Return the lines of the material below verbatim, starting with the line containing "How far off" and continuing through the last line of the material.

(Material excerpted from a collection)
——————

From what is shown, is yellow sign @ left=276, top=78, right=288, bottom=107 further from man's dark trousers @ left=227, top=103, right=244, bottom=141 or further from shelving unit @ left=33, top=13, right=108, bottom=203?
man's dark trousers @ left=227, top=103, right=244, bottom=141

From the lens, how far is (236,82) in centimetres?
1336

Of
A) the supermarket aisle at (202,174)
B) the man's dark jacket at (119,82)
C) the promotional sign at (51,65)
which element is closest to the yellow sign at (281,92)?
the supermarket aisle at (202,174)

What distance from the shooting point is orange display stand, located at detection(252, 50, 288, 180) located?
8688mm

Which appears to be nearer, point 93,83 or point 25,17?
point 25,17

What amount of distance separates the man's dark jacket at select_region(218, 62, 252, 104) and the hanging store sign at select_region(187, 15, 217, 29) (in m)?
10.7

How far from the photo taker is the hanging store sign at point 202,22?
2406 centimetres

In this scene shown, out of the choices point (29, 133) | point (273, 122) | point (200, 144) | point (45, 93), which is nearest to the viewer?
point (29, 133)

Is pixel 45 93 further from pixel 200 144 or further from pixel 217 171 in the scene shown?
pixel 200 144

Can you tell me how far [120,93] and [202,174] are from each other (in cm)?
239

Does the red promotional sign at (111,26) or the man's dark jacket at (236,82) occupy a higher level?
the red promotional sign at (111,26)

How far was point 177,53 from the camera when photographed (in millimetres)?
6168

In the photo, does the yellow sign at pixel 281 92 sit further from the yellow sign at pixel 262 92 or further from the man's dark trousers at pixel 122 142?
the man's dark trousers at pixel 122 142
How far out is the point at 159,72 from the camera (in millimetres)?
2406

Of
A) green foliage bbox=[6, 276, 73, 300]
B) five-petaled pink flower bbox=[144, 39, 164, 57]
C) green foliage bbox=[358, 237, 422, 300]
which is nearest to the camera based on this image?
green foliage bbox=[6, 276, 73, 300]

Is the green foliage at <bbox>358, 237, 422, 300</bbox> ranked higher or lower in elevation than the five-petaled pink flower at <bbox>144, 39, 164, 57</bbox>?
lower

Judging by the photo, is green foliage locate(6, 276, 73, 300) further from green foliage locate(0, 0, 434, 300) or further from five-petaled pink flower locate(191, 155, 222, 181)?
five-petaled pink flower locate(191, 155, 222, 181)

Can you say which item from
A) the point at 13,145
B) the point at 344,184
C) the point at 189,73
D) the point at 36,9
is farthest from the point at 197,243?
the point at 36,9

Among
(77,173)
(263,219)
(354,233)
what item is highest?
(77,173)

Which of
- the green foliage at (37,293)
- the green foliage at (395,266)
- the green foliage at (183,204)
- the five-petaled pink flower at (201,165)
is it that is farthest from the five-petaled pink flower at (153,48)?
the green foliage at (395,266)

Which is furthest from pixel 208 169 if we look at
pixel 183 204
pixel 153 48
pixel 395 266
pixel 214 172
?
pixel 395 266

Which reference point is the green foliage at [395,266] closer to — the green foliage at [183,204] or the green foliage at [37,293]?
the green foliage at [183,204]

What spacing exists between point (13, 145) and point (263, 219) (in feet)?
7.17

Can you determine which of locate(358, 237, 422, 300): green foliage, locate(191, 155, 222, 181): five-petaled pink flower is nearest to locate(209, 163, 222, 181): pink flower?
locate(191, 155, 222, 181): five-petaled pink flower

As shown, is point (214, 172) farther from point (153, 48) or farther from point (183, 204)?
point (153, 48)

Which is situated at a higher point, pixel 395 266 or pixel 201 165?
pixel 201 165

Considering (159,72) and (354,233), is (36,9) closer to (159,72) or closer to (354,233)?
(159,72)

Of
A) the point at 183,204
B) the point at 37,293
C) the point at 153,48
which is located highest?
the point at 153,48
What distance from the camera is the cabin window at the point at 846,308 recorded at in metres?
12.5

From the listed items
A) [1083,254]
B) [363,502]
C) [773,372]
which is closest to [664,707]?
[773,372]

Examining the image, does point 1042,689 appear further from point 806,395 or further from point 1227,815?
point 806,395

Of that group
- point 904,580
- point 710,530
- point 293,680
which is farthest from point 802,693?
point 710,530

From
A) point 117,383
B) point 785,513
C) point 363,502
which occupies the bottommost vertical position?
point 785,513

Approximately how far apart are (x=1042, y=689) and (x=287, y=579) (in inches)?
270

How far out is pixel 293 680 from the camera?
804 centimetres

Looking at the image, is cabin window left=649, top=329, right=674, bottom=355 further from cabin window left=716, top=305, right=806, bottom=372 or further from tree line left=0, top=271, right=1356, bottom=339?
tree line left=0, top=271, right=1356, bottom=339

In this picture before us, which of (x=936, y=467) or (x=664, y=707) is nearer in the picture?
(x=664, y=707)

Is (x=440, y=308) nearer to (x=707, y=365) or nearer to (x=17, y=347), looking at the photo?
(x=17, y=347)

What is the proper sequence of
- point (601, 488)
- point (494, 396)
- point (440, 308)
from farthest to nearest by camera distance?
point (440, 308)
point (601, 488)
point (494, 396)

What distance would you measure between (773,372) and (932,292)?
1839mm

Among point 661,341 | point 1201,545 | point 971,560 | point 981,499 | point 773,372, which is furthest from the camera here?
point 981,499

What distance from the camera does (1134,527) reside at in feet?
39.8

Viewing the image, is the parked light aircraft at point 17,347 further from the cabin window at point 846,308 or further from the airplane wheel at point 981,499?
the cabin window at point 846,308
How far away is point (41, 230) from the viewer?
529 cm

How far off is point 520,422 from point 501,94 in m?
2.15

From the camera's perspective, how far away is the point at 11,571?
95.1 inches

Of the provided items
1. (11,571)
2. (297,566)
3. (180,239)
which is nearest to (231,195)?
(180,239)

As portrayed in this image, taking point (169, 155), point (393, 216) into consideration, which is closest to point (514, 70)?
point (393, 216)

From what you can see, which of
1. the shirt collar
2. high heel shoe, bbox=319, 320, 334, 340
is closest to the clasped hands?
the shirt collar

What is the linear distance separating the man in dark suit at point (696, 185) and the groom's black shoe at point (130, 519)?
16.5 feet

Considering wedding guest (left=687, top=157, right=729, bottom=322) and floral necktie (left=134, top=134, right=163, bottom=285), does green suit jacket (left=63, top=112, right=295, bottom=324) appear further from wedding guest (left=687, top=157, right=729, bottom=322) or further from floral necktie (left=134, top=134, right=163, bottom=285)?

——————

**Exercise response**:
How far off is point 520,422 from point 501,94 in m?
2.15

From the camera's perspective, how far away is the point at 11,571?
95.1 inches

Of the provided items
1. (11,571)
2. (297,566)
3. (180,239)
which is nearest to (231,195)?
(180,239)

As portrayed in this image, taking point (169, 155), point (393, 216) into consideration, which is closest to point (514, 70)?
point (393, 216)

From what you can see, which of
1. the shirt collar
2. high heel shoe, bbox=319, 320, 334, 340
is closest to the clasped hands?
the shirt collar

What is the linear distance separating the man in dark suit at point (696, 185) and the groom's black shoe at point (130, 519)?
16.5 feet

Considering wedding guest (left=687, top=157, right=729, bottom=322) and floral necktie (left=134, top=134, right=163, bottom=285), does green suit jacket (left=63, top=112, right=295, bottom=324) appear further from wedding guest (left=687, top=157, right=729, bottom=322) or further from floral necktie (left=134, top=134, right=163, bottom=285)?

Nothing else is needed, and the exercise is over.